The Good Soldier was published in 1915, a year after the start of the First World War, though it is set just before its outbreak. Ford originally intended to call his novel The Saddest Story; however, the proposed title was thought inappropriate so The Good Soldier – sarcastically suggested – became its replacement.

The story, which spans a number of years, is narrated by John Dowell, who forms half of one of the two couples around whom the plot centres. It depicts the unhappy events that lead to the unravelling of the two couples’ relationships, deaths of three characters and the descent into madness of a fourth. As the first-person narrator, Dowell has a monopoly on the information he imparts to the reader, and as such we are never quite sure whether he unwittingly allows the unfortunate events of the novel to happen, or whether he is deliberately engineering these outcomes. The rambling, non-chronological narrative and inconsistencies in the plot also serve to make the reader suspicious, leaving us unsure as to whether Dowell is sincere or duplicitous. Another interpretation could be that these inconsistencies are intended to give the impression of realism: human memory is highly subjective and prone to inconsistencies when recounting events. At any rate, Dowell’s unreliability as a narrator means that the reader is kept at arm’s length, afforded only an impression of the events and characters in the novel rather than the full picture, and is consequently unsure of the ‘truth’ of the story. This is a clever technique to draw the reader in, as ultimately it falls to us to form our own conclusions about how events played out, Dowell’s motives, and the real part he played in the story he is recounting. In the end, we are left with the impression of Dowell’s apathy – he no longer cares about the pain and suffering wreaked on his life and recounts events from a dispassionate stance, jaded and disappointed by both himself and others.
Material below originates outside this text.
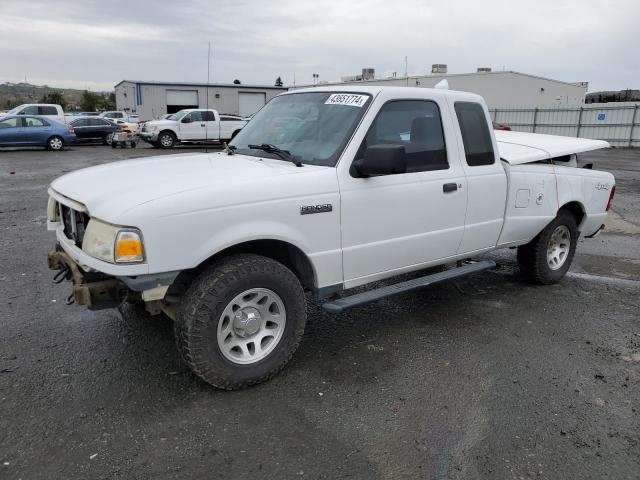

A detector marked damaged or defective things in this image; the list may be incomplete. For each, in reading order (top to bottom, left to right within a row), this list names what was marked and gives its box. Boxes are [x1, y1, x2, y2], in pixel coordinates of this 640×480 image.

The Good Soldier touches on the human condition of its setting. The Edwardian era was one of transition, and the idea of an imposed structure on society – the qualified education, the nine-to-five working day, the singular career, the retirement age – were symptoms of industrialisation and, some might suggest, repressed the free spirit. Ford could be suggesting in The Good Soldier that this unnatural environment compelled many people to react in a primal way: when humans feel that certain elements of their lives are beyond their control they naturally look to those elements that they can control – in this case, personal relationships. One of the themes of the novel is the pursuit of sexual gratification at the expense of a stable relationship, which leads to jealousies, resentments, upsets – even suicide. Ford taps into a symptom of modern society: the relative democratic freedom which allowed this rebellion against society’s newly imposed structures manifested itself in a rise in less permanent, more transient relationships. This freedom came at the expense of marriage, which demanded emotional investment and represented stability. Ford paints a picture of flawed human nature, and the struggle to reconcile these social and personal conflicts. It is also possible that Ford’s personal situation informed his writing – his own marriage sadly disintegrated and he suffered a psychological breakdown some ten years prior to the novel’s publication.

Often cited as an exponent of literary impressionism, The Good Soldier has become established as a seminal and pioneering work that defied genre norms and advocated a more experimental approach, ultimately playing a significant role in shaping the course of twentieth-century literature.